Plenty of pumpkins or winter squash in 2017 with literally zero hours of maintenance and therefor making it a great return for investment in terms of the time spent to bring them from seed to harvest. With the help of lasagne gardening and woodchip covering we achieved huge productivity with plentiful return at the end of the growing season. Also they have been planted amongst a rich polyculture of various types of perennial and annual plants including fruits, veg and flowers. As a result we had almost no impact from pests, and this without the use of any chemicals or artificial means. The flowers attracted a wealth of pollinators to our garden resulting in virtually 100% pollination rates.

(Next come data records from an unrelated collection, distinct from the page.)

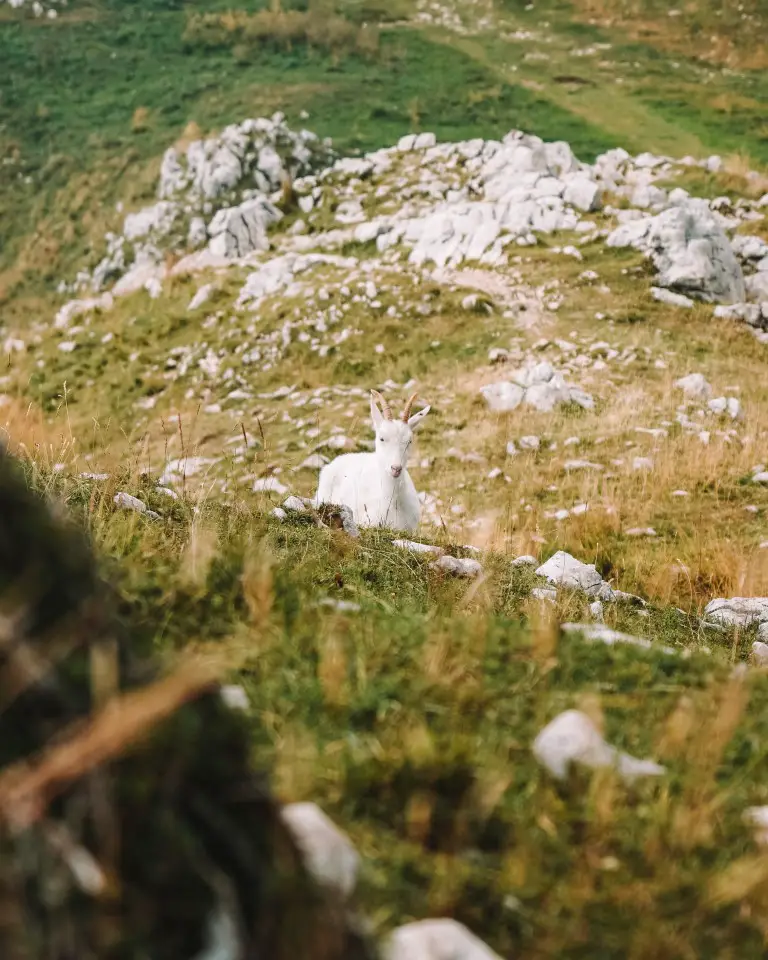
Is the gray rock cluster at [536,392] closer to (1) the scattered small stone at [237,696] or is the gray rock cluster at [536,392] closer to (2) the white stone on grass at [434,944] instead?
(1) the scattered small stone at [237,696]

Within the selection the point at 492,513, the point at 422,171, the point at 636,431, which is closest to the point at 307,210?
the point at 422,171

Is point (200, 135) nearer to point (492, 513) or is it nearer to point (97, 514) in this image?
point (492, 513)

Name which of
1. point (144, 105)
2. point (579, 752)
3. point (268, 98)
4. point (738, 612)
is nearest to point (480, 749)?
point (579, 752)

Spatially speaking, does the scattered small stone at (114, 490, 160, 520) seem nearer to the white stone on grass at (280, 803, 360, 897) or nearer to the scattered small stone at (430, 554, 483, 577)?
the scattered small stone at (430, 554, 483, 577)

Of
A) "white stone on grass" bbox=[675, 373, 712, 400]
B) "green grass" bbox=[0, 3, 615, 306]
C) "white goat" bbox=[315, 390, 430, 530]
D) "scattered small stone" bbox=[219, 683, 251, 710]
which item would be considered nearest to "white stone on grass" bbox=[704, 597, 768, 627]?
"white goat" bbox=[315, 390, 430, 530]

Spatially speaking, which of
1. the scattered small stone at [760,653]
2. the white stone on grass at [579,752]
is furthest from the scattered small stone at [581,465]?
the white stone on grass at [579,752]

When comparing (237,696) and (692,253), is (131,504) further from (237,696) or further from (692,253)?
(692,253)
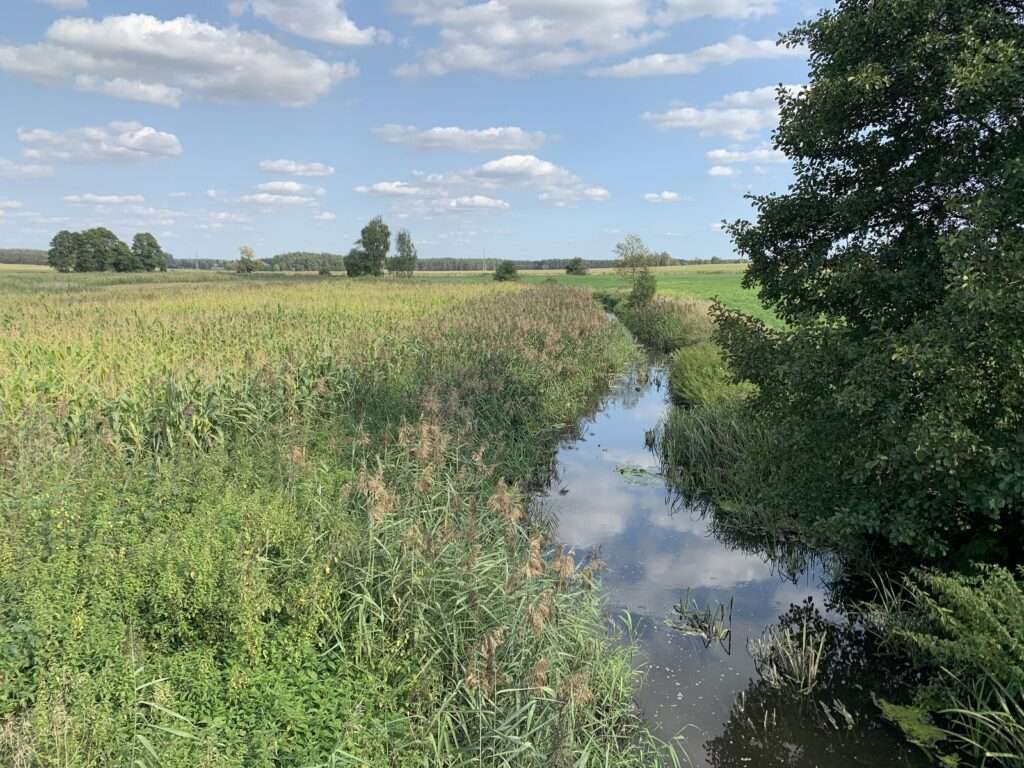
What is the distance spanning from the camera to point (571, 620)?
5.30m

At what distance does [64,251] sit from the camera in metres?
85.6

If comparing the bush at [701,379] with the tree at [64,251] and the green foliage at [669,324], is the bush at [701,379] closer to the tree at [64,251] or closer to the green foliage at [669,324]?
the green foliage at [669,324]

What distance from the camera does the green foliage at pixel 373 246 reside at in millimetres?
91613

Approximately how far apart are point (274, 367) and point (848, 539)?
8449mm

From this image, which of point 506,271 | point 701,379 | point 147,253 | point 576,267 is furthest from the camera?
point 576,267

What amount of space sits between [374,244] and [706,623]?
91.6 meters

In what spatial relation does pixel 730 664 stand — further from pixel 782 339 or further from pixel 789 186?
pixel 789 186

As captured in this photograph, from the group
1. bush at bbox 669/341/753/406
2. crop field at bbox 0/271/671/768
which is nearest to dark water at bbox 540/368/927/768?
crop field at bbox 0/271/671/768

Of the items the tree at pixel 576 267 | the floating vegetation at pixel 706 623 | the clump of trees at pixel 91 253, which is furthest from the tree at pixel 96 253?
the floating vegetation at pixel 706 623

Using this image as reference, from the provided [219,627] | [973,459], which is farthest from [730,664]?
[219,627]

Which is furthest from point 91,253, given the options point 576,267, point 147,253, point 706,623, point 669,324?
point 706,623

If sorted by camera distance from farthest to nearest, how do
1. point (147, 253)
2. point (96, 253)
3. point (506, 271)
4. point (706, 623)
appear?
point (147, 253) < point (96, 253) < point (506, 271) < point (706, 623)

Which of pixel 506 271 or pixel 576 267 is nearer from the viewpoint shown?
pixel 506 271

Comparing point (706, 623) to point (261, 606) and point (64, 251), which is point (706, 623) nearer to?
point (261, 606)
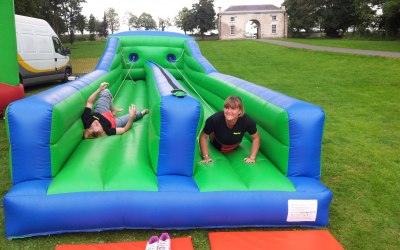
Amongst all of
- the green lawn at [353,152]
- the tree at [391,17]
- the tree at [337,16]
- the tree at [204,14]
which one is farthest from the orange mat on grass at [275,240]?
the tree at [204,14]

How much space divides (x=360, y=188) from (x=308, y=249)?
55.4 inches

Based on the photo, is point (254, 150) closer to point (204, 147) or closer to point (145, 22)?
point (204, 147)

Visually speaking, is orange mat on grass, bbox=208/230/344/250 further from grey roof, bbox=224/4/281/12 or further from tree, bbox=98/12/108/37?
tree, bbox=98/12/108/37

Varieties of winter squash grown include Uchiki Kuri, spaghetti squash and many more. There should be plenty of seeds to save for next years growing season!
Does anyone have any pumpkin recipes? We have been using them mostly for soup, we would greatly appreciate new ways of cooking with them. Thanks!
Here are the little pumpkin seedlings when they were still babies only a few month ago around June.
Take look at the individual harvests from these gardens:
3 thoughts on “Pumpkins – Just on time for Halloween!”
Congratulations! They look amazing! I’ve discovered that pumpkin goes very well with moustard. So I kind of created a purée 🙂
I let big pieces of pumpkin boil in water. Then, if they’re organic, I leave the peel on and mash them completely. If they’re not organic, I take off the peel before mashing. I mash them with a hand mixer. Then I add many spices like turmeric, paprika, less than a pinch of cumin, a little bit of olive oil, a pinch of pink salt, a bit of ground coriander and (here’s the special part) a mixture that is called “moustarde à l’antigue”, which is nothing more that an old recipe for moustard seeds. You can find it easily at the big green grocers or even in supermarkets. I add all of the spices and try it to see if I should add more. It goes great as a garnish with almost everything and it’s quite easy to make! Hope you like it! <3
Thanks Valenina for the great recipe! We will try it 😀
Well done, that’s inspiring! I’ve always loved roasted pumkins, cut in half, clean out seeds, add some spice, go with lots of garlic or maybe maple syrup/honey and roast in medium hot oven until done.